-- Task details --
Take the line that contains "How far is the man's" as the first line and the last line of the material below as the final one; reproduce exactly the lines between, inclusive.
start Material for this task
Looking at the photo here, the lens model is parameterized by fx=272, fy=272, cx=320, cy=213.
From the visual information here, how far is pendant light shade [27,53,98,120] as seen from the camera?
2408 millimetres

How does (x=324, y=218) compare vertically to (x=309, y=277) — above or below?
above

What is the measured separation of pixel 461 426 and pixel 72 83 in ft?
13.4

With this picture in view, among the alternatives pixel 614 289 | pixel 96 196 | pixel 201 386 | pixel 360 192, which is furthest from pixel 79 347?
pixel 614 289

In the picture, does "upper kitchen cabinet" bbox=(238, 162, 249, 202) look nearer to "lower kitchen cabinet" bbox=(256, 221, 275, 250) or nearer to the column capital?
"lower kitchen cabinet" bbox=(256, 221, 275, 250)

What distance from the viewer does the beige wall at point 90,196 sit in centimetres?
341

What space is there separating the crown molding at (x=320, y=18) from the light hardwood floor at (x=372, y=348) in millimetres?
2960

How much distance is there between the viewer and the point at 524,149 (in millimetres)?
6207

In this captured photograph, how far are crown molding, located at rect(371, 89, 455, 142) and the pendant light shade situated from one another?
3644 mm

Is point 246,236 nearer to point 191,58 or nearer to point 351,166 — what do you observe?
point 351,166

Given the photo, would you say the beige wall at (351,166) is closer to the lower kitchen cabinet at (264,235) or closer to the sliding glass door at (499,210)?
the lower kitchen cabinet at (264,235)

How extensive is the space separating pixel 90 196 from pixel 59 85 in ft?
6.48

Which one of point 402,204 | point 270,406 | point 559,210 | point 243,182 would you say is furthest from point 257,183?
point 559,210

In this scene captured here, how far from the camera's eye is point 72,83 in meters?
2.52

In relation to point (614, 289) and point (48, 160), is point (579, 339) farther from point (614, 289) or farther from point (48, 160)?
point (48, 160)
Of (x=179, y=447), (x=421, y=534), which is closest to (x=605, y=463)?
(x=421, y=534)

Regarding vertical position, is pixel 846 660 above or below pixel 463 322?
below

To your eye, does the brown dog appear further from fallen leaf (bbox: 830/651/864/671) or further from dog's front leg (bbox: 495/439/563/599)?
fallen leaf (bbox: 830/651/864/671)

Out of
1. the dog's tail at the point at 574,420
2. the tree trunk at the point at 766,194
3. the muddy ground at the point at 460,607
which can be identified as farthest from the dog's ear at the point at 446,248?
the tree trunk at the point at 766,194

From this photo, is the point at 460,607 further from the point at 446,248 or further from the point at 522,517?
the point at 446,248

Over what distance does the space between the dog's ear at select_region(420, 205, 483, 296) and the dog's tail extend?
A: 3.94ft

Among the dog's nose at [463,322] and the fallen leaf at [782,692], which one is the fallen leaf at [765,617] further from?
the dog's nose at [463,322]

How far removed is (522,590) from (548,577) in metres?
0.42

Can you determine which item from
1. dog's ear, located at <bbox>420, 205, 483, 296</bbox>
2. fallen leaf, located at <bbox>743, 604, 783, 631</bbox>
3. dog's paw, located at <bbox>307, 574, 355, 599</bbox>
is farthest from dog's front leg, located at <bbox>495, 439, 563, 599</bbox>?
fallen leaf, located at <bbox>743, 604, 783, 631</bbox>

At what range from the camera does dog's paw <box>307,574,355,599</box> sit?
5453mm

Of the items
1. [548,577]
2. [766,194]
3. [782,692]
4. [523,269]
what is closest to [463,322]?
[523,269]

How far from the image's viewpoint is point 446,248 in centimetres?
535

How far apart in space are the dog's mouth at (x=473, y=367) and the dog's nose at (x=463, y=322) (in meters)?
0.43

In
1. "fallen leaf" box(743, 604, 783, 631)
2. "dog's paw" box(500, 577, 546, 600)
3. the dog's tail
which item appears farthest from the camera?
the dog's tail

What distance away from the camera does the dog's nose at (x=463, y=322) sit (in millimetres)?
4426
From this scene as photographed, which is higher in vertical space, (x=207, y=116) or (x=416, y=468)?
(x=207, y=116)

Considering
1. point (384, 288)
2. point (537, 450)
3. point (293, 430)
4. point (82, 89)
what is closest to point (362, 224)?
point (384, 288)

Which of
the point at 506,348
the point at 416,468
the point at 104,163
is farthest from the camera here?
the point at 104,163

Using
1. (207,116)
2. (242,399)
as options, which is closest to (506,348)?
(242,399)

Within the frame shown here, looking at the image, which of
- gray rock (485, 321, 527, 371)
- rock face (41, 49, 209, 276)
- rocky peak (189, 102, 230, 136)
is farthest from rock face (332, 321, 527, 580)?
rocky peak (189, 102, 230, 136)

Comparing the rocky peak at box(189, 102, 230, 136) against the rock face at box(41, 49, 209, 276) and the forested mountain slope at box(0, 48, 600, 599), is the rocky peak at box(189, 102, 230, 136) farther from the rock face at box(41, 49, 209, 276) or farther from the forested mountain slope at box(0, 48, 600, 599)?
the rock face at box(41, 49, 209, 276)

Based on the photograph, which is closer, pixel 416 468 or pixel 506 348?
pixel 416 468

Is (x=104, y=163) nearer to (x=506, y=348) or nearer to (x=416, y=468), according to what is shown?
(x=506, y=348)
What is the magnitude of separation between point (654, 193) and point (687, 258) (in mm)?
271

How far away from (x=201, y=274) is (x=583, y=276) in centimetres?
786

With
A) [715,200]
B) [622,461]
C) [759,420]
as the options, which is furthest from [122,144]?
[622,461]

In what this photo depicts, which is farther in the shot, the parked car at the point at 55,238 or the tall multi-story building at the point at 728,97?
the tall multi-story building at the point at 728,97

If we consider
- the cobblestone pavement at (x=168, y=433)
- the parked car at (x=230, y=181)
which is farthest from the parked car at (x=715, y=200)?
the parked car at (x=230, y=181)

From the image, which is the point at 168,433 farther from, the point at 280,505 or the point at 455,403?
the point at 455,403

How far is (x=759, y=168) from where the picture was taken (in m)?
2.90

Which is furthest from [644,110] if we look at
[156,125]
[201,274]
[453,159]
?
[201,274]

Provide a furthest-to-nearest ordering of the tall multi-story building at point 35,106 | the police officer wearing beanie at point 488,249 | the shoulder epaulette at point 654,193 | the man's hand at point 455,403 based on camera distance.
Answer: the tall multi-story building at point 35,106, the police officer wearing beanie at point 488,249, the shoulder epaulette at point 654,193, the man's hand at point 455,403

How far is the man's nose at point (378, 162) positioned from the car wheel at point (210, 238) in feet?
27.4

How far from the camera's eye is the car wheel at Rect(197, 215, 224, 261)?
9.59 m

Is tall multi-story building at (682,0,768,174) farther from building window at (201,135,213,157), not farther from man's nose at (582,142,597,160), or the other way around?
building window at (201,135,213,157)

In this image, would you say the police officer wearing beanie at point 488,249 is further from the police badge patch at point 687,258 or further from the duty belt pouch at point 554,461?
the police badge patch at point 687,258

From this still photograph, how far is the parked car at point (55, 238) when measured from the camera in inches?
end Material for this task
-- Result of the task --
How far is the man's nose at point (378, 162) positioned from the car wheel at point (210, 238) in feet?
27.4

How far from the camera's eye is the car wheel at Rect(197, 215, 224, 261)?
9.59 m

Is tall multi-story building at (682,0,768,174) farther from building window at (201,135,213,157), not farther from man's nose at (582,142,597,160), or the other way around?
building window at (201,135,213,157)

In this image, would you say the police officer wearing beanie at point 488,249 is further from the police badge patch at point 687,258 or further from the duty belt pouch at point 554,461?
the police badge patch at point 687,258

From this still photograph, how far is the parked car at point (55, 238) when measured from the camera in inches?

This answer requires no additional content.